PARIS (Reuters) - Forty-six nations called for the creation of a more powerful U.N. environment agency on Saturday, saying the survival of humanity was at risk, but the United States, China and Russia did not sign up.

World  |  Green Business

"We must realize that we have reached a point of no return, and have caused irreparable damage," according to the "Paris Call for Action" read out by French President Jacques Chirac after a two-day conference at his Elysee Palace.

On Friday, the world's top climate scientists said global warming was man-made and said rising temperatures could cause more droughts, heatwaves and rising seas for more than 1,000 years even if emissions of greenhouse gases are capped.
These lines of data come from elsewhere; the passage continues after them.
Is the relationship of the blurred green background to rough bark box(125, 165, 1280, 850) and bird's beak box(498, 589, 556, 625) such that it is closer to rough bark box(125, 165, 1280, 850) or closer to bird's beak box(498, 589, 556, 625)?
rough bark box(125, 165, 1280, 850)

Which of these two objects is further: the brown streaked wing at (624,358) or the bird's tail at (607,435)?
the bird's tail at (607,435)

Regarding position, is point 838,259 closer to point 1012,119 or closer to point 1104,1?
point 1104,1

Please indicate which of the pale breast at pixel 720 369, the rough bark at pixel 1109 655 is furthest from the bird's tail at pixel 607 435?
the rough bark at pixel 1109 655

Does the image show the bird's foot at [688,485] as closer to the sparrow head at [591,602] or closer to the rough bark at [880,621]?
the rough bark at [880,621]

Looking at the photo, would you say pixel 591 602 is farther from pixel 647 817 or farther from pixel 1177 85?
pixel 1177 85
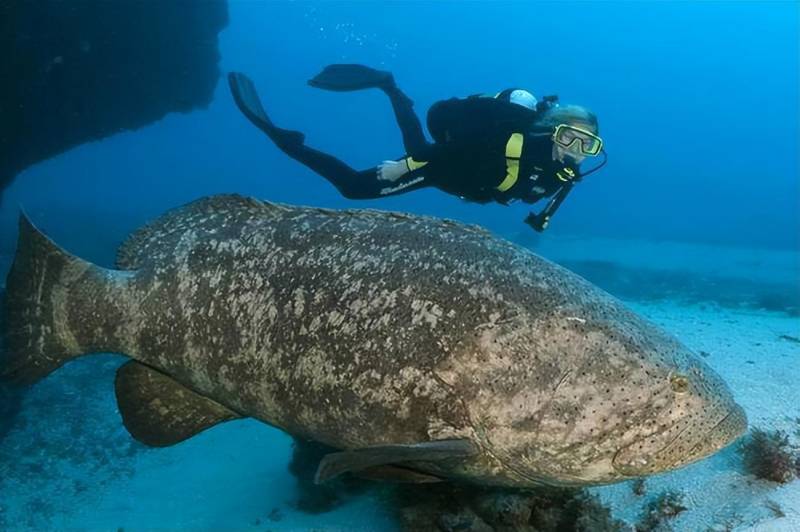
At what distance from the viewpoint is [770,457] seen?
3643 millimetres

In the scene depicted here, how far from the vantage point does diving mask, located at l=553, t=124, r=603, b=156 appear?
20.1 feet

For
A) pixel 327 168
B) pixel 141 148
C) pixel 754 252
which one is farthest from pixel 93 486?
pixel 141 148

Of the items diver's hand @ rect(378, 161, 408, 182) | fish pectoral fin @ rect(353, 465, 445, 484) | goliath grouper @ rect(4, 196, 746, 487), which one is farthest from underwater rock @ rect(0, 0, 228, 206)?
fish pectoral fin @ rect(353, 465, 445, 484)

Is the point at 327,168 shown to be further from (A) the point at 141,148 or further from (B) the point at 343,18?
(A) the point at 141,148

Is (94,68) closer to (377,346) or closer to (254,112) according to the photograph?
(254,112)

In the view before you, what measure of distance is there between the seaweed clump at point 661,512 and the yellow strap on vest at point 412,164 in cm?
467

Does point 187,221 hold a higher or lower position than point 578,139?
lower

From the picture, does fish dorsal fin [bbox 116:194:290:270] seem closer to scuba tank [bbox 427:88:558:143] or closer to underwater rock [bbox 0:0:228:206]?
scuba tank [bbox 427:88:558:143]

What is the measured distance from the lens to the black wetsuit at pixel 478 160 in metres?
6.32

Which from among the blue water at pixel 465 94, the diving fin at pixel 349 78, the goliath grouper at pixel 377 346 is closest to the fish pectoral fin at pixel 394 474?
the goliath grouper at pixel 377 346

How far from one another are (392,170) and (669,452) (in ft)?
17.6

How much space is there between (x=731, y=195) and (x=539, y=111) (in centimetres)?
8696

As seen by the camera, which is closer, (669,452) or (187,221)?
(669,452)

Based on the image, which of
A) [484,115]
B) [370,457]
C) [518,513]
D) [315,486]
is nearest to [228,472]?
[315,486]
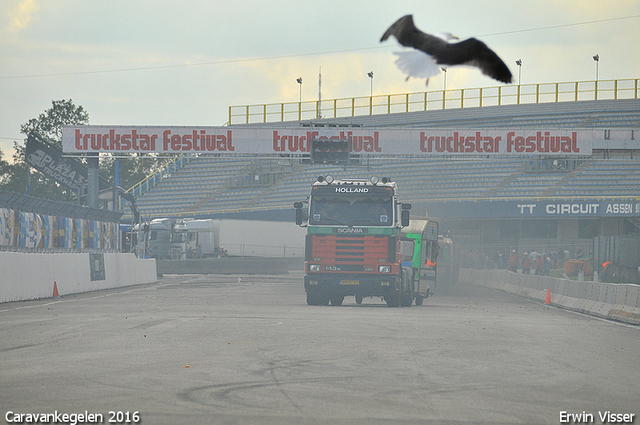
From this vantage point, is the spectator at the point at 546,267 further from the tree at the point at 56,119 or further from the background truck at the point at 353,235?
the tree at the point at 56,119

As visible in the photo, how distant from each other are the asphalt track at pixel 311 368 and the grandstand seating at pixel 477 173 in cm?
3472

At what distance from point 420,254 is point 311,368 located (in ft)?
60.0

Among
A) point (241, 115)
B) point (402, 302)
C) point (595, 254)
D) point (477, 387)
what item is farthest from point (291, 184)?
point (477, 387)

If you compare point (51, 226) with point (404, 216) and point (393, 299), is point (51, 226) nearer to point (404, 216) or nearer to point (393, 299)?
point (393, 299)

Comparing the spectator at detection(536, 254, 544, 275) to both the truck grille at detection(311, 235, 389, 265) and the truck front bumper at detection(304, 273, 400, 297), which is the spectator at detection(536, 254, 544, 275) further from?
the truck grille at detection(311, 235, 389, 265)

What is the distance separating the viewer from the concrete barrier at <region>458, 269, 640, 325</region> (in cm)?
2017

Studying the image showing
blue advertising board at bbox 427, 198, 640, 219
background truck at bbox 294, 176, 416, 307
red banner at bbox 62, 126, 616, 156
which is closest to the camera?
background truck at bbox 294, 176, 416, 307

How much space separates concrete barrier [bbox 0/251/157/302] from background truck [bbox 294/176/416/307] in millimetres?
7148

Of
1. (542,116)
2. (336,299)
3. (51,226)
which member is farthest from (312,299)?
(542,116)

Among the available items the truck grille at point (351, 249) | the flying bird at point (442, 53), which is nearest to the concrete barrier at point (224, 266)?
the truck grille at point (351, 249)

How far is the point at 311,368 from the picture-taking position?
10.0m

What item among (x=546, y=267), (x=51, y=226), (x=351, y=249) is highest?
(x=51, y=226)

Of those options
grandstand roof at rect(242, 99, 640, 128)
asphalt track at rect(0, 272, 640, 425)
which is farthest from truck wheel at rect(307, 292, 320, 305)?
grandstand roof at rect(242, 99, 640, 128)

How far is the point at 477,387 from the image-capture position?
29.4ft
"We are coming to realize that the entire planet is at risk, that the well-being, health, safety, and very survival of humankind hangs in the balance," Chirac said after talks with politicians, scientists, business leaders and foreign leaders.

The Paris appeal seeks the creation of a new U.N. Environment Organization (UNEO) to fight threats such as global warming, water shortages or a loss of species. And it urges "massive international action to face the environmental crisis".

The existing U.N. Environment Program, based in Nairobi, is often faulted for having too limited powers.

The "Paris Call for Action" was backed by European Union countries and others including Algeria, Ecuador, Cambodia, Vanuatu, Seychelles, Gabon and Burundi.

But the United States, China, Russia and India -- the top four emitters of greenhouse gases -- were absent from a list handed out by Chirac's office. Carbon dioxide comes mainly from burning fossil fuels in factories, power plants and cars.

RETIREMENT

Morocco agreed to host a meeting of nations which favor the creation of a UNEO. But Chirac will retire in May after 12 years as president and it is unclear who might then champion the idea.

The proposed UNEO would be modeled on the World Health Organization, which has more clout than UNEP, and could help coordinate government action, promote funding, research and ways to spread new technologies.

Some delegates cautioned that creating new bureaucratic institutions should not detract from action. But others said that a UNEO could, for instance, help fill gaps in science.

"We spend a great deal more on space research than trying to find out what the biosphere is all about," said Valli Moosa, head of the World Conservation Union.

He said it was unlikely that the world would achieve a goal set by governments in 2002 of slowing the rate of loss of species, ranging from exotic African frogs to rare Amazonian plants, by 2010.